Thrills and Spills. London, Children's Press, n.d.


  1. Hi Steve,
    I am really pleased that I found your article, because I have been meaning to chase up on "Uncle Claude" for a while.
    His wife, Alice Payne was my Great Aunt, and I remember visiting their home in Richmond once as a small boy.
    I have a few of his paintings of Kew Gardens, as well as of my Grandmother's house outside Bridport in the 1940's.
    Information on him is sketchy, but there was one family member in Leicestershire who did a lot of research on the family history.
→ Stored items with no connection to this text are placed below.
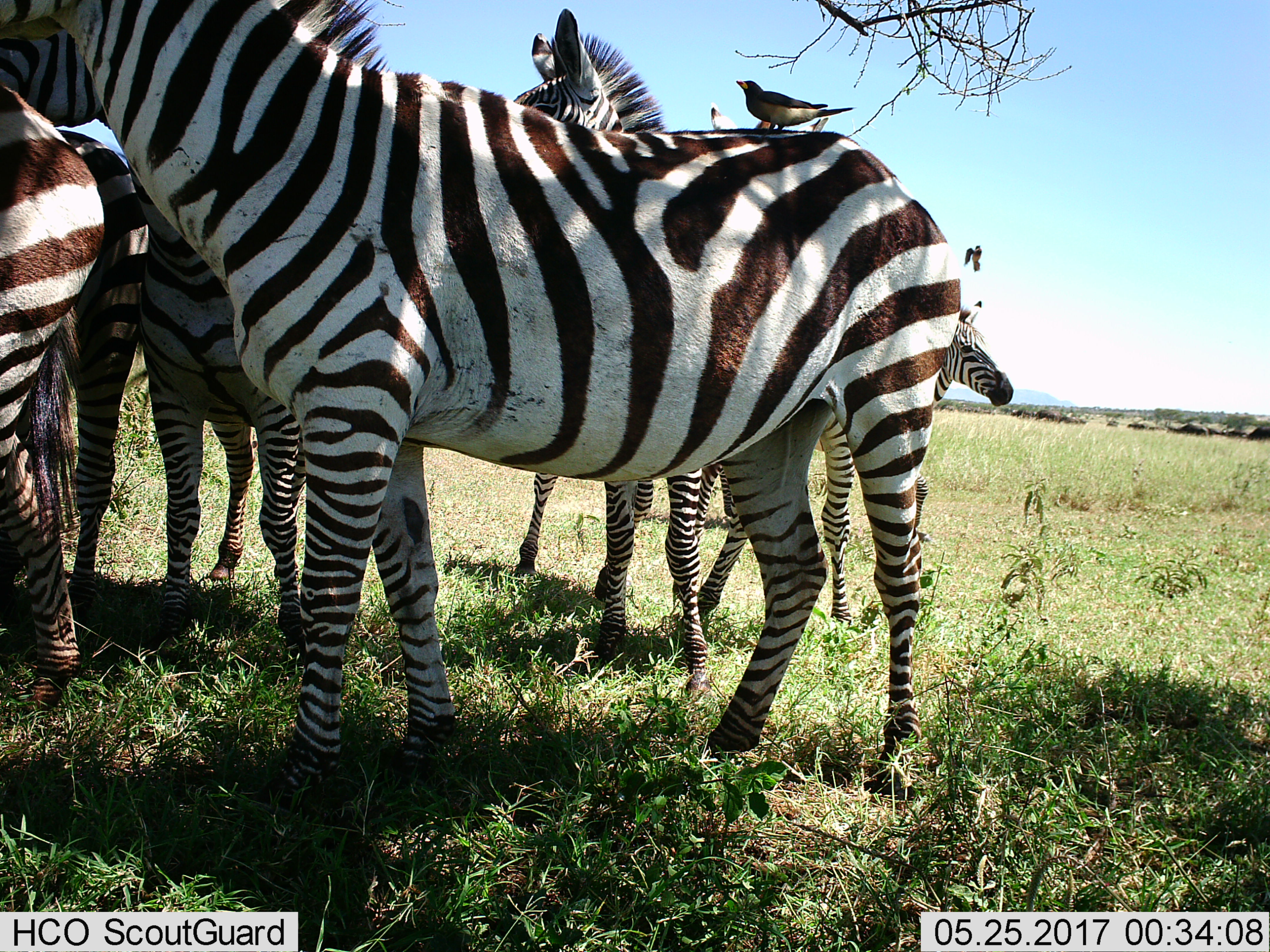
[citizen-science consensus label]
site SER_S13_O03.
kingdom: Animalia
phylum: Chordata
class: Aves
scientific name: Aves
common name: bird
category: birdother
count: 2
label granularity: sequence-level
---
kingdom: Animalia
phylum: Chordata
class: Mammalia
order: Perissodactyla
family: Equidae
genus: Equus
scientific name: Equus quagga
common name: plains zebra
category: zebraplains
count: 7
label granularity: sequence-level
  2. Perhaps you could drop me a line (my e-mail address can be found top left under the photo) as it was a family member working on a family tree that started me digging. I'm sure she would like to get in touch.

  3. I was really pleased to find your biography of C P Shilton. I have an artwork listed on my eBay site in case you'd like to take a look:

    Best wishes,


  4. I too have done research on the Shilton family. 'Uncle Claude' was my Great Uncle who I met just once. Hettie Angela was my Grandmother and when my Grandfather died I inherited a water colour by T. Shilton dated 1901. Can you tell me the title of the book about C P Shilton please and anything more about T Shilton as artist?

  5. I've not heard of any book about C P Shilton. A Google search doesn't come up with anything. Nor anything for a T. Shilton as artist, although it may be a painting by Claude's father, Thomas, which makes sense if it belonged to your grandmother (Thomas Shilton's daughter) & grandfather. Unfortunately, that's the best guess I can come up with.

  6. Thanks for the info! I have a "Kews Garden" painting by him that my Aunt gave me. She picked it up in the UK, at an auction when they lived there. It is now proudly hanging in the USA.